The next milestone along my journey was when I came across one of those lists of Things You Must Do Before You Die. Most of them were pretty underwhelming – and in any case I’m not planning on dying any time soon – but the one which leapt out and grabbed me by the throat was Write The Book You Want To Read. I’ve always loved the story of Romeo & Juliet but wished it didn’t end so tragically, and the book I’ve always wanted to read is the alternative version of the story, in which the young lovers get the happy ending they deserve. Why, I asked myself, should there not be such a book? And the answer came straight back: Why not indeed? And if it doesn’t already exist, then go ahead and write it.

The eventual result was The Ghostly Father, first published in 2014 by Crooked Cat Books. It’s a part-prequel, part-sequel to the traditional tale, and is told from the point of view of the Friar. I’ve often wondered why, in the original story, he behaved as he did – and by giving him what I hope is an interesting and thought-provoking backstory, I’ve tried to offer some possible answers. I also wanted to reduce the overall body-count and give the story a rather more satisfactory outcome. I hope I’ve succeeded.

Over the course of the next few years, The Ghostly Father was joined by Nice Girls Don’t (a romantic intrigue centred on the search for family secrets), The Unkindest Cut of All (a murder mystery set in a theatre during an am-dram production of Shakespeare’s Julius Caesar), Never on Saturday (a timeslip paranormal romance novella based on an old French legend), Finding Nina (a companion story to Nice Girls Don’t) and Heathcliff: The Missing Years (which explores what might have happened to Wuthering Heights’ famous anti-hero during the three years when he disappeared from the original story).

My most recent published work is featured in the charity anthology Dark Scotland.
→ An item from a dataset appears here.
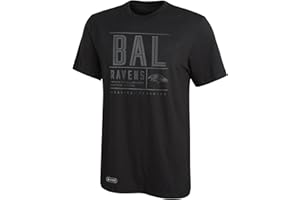 Outerstuff NFL Men's Covert Grey On Black Short Sleeve Performance T-Shirt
The short story Doomed Youth is set at Edinburgh’s Craiglockhart War Hospital, and is based on the real-life meeting in 1917 between Wilfred Owen and Siegfried Sassoon. Since studying the War Poets for O-Level (as it then was) I’ve always loved their work, and I welcomed the opportunity to write about two of my favourites. Their dialogue flowed on to the page with hardly any effort on my part; it felt almost as though my heroes were in the room with me, looking over my shoulder and telling me what to write.

So what’s next on my writing journey? Who knows? I have one or two ideas, but at this stage that’s all they are. In the meantime I’m working on a poetry collection inspired by the works of Shakespeare, but that’s been on the go for years, so don’t stay in specially waiting for it to be finished…


The Author


Sue Barnard is a British novelist, editor and award-winning poet whose family background is far stranger than any work of fiction. She would write a book about it if she thought anybody would believe her.


Sue speaks French like a Belgian, German like a schoolgirl, and Italian and Portuguese like an Englishwoman abroad. She lives in Cheshire, UK, with her extremely patient husband and a large collection of unfinished scribblings.